Selected text:
----------
= Patent insides =

Preprinted newspaper pages sold to newspaper publishers

Patent insides were preprinted newspaper pages sold to newspaper publishers to provide them with content at a nominal cost, about what the publisher would have to pay for blank paper alone.

== History ==

Generic advertising of medical nostrums and other products typical of that appearing on a preprinted "patent inside" sheet. From Ashtabula Weekly Telegraph Sept. 10, 1880, pg. 7.

In 1863, Andrew J. Aikens devised an idea improving upon an older British idea of preprinting multiple local editions of newspapers, using common plates for most of the internal content. Aikens' idea was to print one side of a sheet with news and advertising and to provide these sheets at little or no cost to publishers of weekly newspapers, covering costs and generating profit from the advertising sold. Local publishers would be free to print on the other side of the page as they wished — thereby obtaining syndicated content without charge as well as free or very low cost newsprint. These preprinted sheets were commonly known as "patent insides," probably due to the preponderance of patent medicine advertising which they contained. The earliest use of this precise phrase found using the Newspapers.com search engine dates to January 1868.
----------
Supplied information:
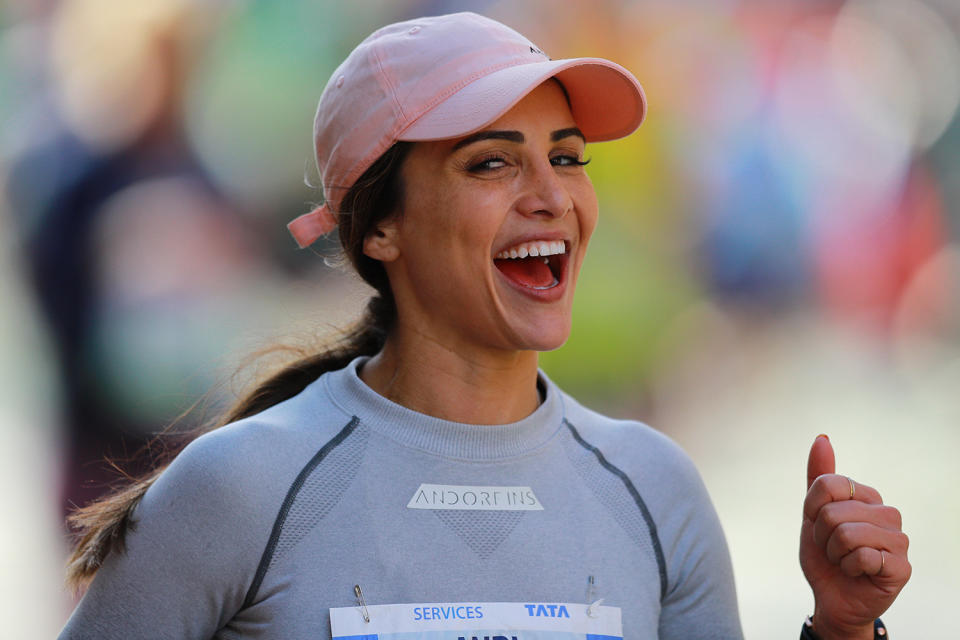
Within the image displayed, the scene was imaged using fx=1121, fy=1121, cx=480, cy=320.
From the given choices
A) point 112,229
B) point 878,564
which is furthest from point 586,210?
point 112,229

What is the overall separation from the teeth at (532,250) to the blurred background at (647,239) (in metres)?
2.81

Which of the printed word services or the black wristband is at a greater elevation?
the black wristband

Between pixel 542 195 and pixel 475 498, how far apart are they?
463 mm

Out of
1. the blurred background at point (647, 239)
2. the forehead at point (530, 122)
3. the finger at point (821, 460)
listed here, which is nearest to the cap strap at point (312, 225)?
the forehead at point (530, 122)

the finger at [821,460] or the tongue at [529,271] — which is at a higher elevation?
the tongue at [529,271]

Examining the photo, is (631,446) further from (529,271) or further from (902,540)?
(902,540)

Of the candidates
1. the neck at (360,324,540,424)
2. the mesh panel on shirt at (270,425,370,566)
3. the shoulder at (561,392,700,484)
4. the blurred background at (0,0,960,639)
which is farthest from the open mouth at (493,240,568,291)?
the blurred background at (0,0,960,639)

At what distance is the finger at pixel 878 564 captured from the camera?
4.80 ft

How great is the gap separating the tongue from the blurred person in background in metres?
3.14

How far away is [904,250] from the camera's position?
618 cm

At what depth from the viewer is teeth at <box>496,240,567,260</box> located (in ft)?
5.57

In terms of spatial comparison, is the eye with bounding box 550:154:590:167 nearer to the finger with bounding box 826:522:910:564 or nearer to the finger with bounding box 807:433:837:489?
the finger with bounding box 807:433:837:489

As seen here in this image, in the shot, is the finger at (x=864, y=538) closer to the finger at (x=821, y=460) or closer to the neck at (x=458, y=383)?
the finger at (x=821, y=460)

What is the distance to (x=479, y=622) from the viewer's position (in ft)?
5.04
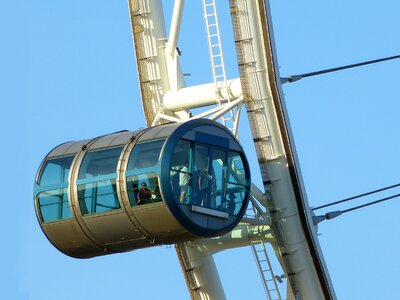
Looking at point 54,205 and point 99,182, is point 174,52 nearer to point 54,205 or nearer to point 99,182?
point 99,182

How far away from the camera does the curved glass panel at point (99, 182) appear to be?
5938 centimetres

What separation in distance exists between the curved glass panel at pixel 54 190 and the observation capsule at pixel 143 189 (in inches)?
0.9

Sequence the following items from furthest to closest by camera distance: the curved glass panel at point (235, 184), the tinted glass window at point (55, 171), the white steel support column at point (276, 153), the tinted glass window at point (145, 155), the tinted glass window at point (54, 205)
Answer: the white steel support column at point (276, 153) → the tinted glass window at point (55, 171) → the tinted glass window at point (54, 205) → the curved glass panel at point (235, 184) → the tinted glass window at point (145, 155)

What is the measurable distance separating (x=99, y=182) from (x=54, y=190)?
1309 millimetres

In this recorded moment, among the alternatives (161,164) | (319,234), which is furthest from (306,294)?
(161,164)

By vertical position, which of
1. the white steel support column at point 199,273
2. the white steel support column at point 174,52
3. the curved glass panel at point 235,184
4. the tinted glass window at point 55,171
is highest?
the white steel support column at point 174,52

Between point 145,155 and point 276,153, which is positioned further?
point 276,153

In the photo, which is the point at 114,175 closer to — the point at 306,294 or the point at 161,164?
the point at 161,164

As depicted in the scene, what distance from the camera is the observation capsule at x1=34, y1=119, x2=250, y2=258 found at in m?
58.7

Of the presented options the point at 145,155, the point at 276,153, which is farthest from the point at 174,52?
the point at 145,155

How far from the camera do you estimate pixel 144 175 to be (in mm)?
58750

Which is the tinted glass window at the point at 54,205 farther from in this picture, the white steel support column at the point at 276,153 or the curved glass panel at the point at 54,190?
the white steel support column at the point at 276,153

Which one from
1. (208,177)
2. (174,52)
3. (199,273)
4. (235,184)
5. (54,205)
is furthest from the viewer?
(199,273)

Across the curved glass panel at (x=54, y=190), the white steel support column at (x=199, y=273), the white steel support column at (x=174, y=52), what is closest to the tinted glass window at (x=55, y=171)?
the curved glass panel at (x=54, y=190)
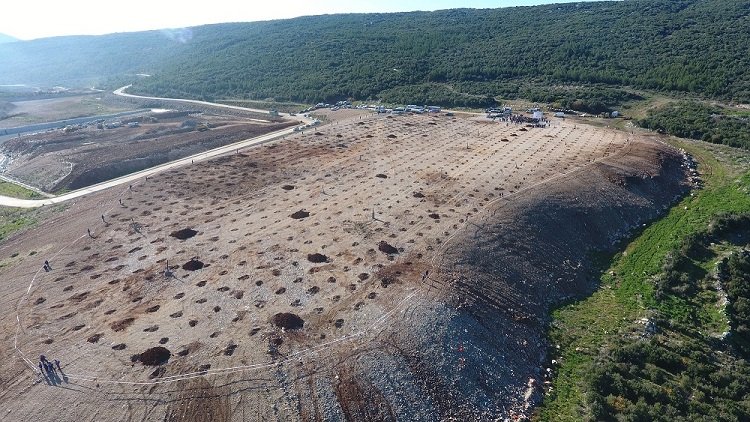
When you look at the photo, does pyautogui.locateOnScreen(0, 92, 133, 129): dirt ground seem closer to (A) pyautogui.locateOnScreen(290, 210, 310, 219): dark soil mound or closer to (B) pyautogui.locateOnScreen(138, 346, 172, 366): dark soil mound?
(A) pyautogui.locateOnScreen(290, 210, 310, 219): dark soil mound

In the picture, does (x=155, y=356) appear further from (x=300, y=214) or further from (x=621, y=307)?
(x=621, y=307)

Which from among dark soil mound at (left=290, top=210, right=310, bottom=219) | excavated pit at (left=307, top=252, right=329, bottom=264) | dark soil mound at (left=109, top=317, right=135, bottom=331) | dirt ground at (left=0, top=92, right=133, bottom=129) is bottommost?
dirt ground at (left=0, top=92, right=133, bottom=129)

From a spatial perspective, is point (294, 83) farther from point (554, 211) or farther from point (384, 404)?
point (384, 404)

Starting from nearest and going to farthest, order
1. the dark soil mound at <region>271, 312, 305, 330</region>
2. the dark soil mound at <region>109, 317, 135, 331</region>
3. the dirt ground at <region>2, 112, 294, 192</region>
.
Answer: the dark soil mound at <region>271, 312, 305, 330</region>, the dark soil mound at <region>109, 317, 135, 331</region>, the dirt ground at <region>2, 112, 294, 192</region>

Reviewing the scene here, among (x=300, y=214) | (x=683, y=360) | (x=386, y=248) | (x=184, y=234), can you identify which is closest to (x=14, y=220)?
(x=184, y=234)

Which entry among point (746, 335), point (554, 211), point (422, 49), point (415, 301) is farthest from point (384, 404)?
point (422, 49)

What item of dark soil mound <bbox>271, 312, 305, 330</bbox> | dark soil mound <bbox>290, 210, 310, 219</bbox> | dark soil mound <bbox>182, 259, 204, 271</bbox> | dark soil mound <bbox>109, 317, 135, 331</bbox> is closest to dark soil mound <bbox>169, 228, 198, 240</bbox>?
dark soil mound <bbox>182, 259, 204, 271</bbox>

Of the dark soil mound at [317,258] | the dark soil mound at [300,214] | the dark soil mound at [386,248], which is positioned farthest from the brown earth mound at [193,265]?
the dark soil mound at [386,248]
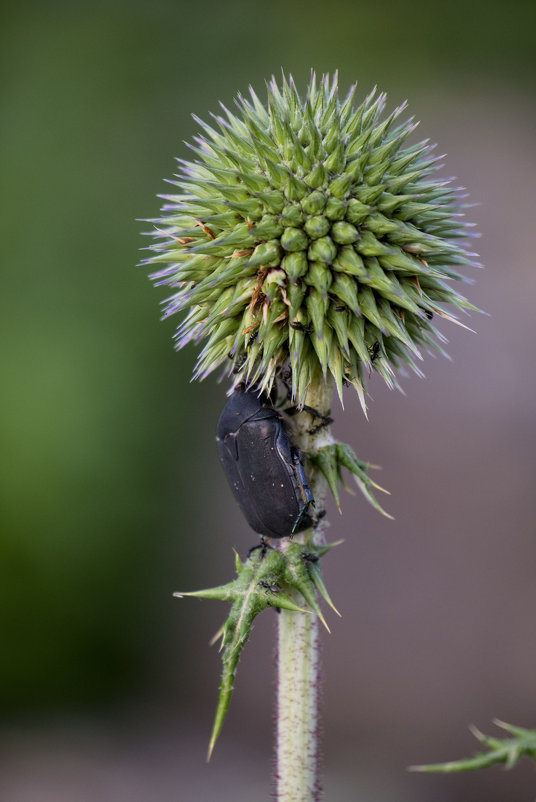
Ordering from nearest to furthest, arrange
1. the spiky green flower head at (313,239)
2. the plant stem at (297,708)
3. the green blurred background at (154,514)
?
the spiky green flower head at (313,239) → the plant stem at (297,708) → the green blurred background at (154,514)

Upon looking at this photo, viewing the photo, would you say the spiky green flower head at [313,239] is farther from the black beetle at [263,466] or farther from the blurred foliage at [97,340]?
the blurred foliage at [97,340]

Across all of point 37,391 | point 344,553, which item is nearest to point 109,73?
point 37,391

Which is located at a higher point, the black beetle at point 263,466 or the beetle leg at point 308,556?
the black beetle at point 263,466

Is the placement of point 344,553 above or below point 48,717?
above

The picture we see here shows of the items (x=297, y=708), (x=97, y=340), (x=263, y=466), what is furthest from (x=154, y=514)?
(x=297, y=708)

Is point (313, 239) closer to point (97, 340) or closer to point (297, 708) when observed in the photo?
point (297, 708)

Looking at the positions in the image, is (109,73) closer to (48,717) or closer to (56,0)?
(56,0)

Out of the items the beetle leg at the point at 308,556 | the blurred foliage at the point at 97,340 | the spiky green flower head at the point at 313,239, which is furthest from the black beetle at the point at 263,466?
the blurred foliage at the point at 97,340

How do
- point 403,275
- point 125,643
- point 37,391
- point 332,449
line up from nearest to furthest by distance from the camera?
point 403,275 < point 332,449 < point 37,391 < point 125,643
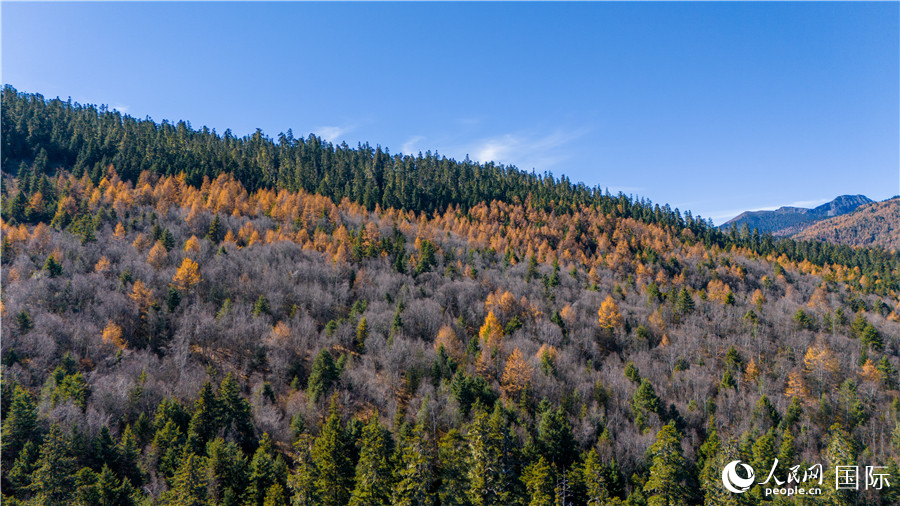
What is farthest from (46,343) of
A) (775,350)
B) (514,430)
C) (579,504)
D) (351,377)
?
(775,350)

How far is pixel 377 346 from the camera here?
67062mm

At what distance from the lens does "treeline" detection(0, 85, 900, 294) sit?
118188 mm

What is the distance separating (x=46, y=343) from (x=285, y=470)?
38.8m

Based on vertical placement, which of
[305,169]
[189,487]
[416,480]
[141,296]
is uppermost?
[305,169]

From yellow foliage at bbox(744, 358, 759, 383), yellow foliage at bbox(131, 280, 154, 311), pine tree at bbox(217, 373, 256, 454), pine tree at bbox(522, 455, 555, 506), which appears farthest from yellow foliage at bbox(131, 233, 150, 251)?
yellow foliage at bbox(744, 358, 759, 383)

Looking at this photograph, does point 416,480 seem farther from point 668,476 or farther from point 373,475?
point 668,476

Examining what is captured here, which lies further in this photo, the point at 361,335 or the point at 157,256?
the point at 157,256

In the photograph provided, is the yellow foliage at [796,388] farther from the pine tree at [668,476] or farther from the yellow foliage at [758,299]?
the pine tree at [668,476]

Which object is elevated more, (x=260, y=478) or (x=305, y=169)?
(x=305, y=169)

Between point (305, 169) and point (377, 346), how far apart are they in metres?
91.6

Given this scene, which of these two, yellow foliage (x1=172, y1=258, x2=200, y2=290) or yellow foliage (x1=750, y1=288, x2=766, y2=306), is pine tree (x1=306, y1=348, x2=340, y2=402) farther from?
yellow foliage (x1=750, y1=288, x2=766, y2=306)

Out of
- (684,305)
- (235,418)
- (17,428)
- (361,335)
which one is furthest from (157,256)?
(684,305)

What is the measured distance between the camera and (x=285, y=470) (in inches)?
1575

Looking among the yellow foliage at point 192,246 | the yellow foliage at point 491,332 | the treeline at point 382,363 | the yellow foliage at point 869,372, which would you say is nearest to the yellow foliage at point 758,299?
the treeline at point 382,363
----------
Questions:
1. Answer these questions using the text on patent insides.
(a) In what year did Andrew J. Aikens devise his idea?
(b) From which newspaper and issue does the sample sheet in the caption come?
(c) To what month and year does the earliest use of the phrase "patent insides" found with the Newspapers.com search engine date?
2. Reproduce word for word the passage of the text on patent insides, starting with "Patent insides were" and going on through "1880, pg. 7.".

Answers:
1.
(a) 1863
(b) The Ashtabula Weekly Telegraph, September 10, 1880, page 7
(c) January 1868

2.
Patent insides were preprinted newspaper pages sold to newspaper publishers to provide them with content at a nominal cost, about what the publisher would have to pay for blank paper alone.

== History ==

Generic advertising of medical nostrums and other products typical of that appearing on a preprinted "patent inside" sheet. From Ashtabula Weekly Telegraph Sept. 10, 1880, pg. 7.